• _Work instruction_
Would you restate every entry that follows, word for word, and leave out the pictures?

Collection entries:
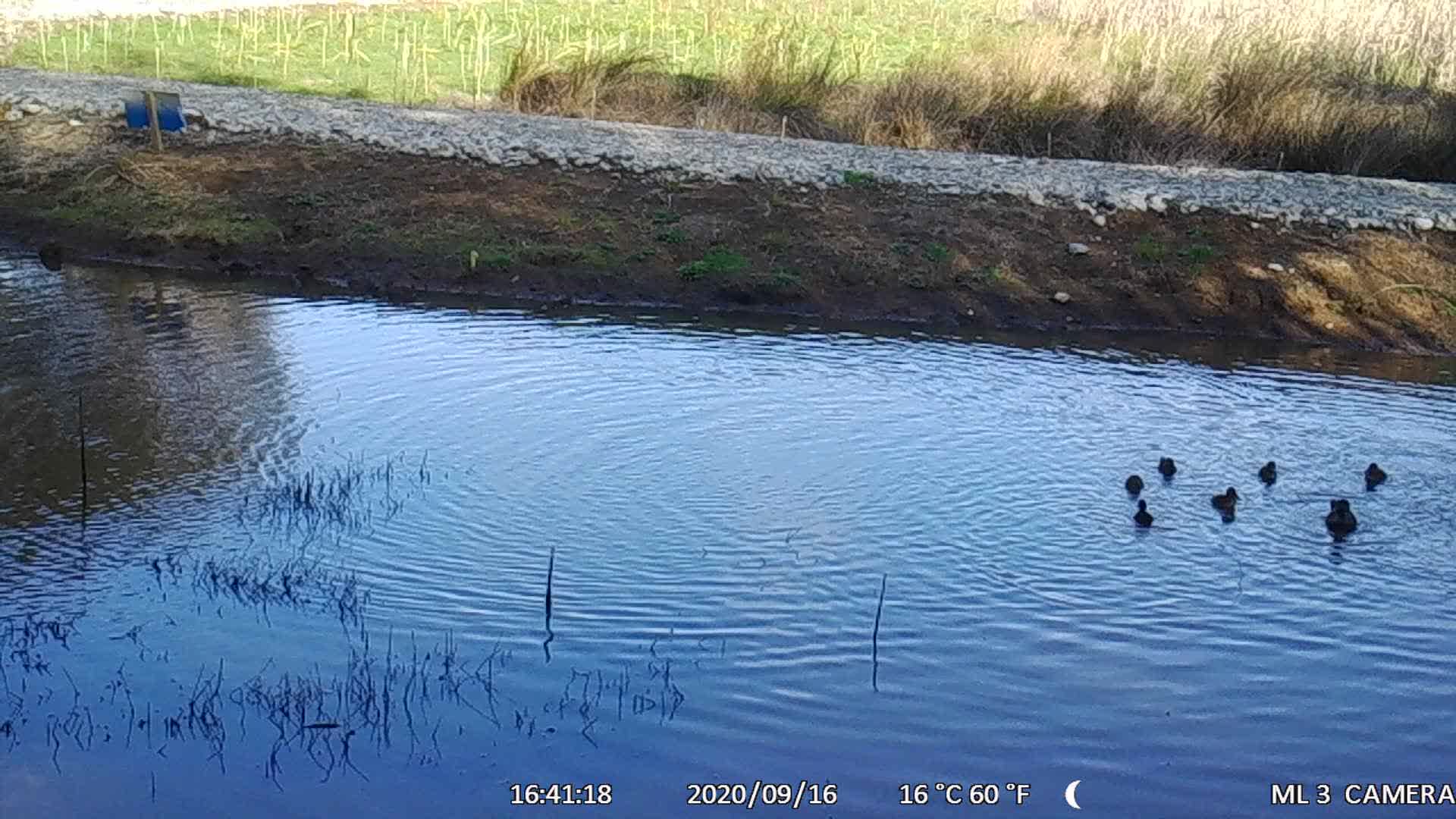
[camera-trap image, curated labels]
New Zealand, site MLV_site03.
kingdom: Animalia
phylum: Chordata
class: Aves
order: Anseriformes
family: Anatidae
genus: Anas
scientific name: Anas chlorotis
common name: brown teal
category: pateke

• _Exercise response_
[camera-trap image, curated labels]
New Zealand, site MLV_site03.
kingdom: Animalia
phylum: Chordata
class: Aves
order: Anseriformes
family: Anatidae
genus: Anas
scientific name: Anas chlorotis
common name: brown teal
category: pateke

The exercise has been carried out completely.